++++ Dataset records ++++

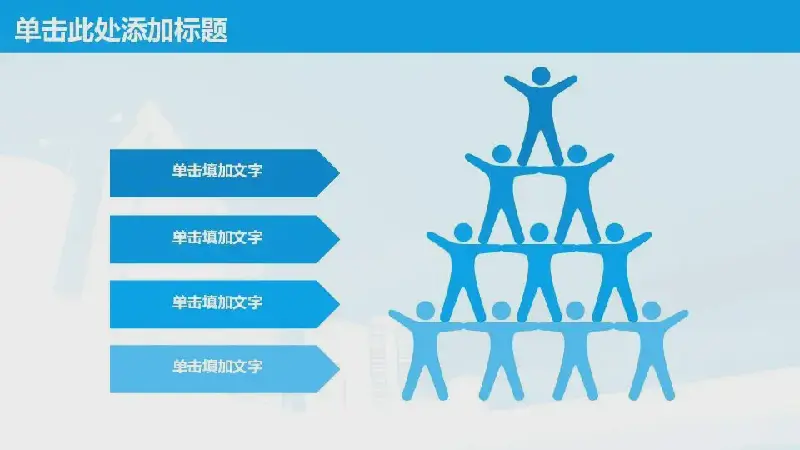 单击此处添加标题

单击填加文字

单击填加文字

单击填加文字

单击填加文字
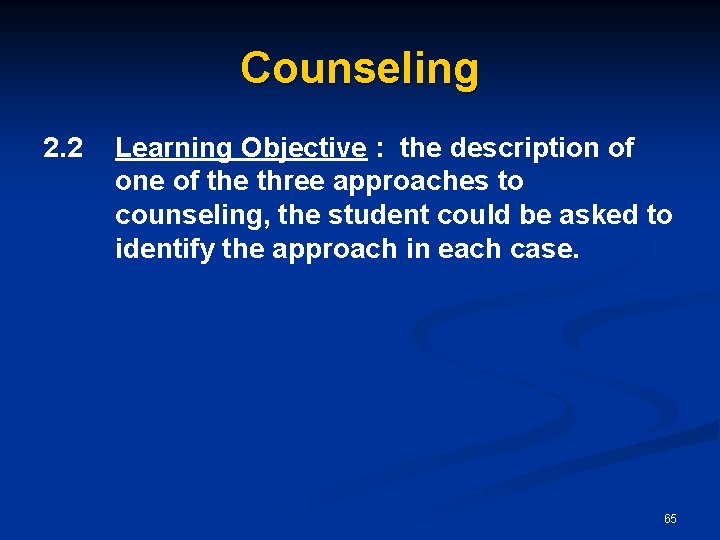 Counseling

2.2 Learning Objective : the description of one of the three approaches to counseling, the student could be asked to identify the approach in each case.

65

++++

Set down every entry above again exactly, dropping each picture.

 单击此处添加标题

单击填加文字

单击填加文字

单击填加文字

单击填加文字
 Counseling

2.2 Learning Objective : the description of one of the three approaches to counseling, the student could be asked to identify the approach in each case.

65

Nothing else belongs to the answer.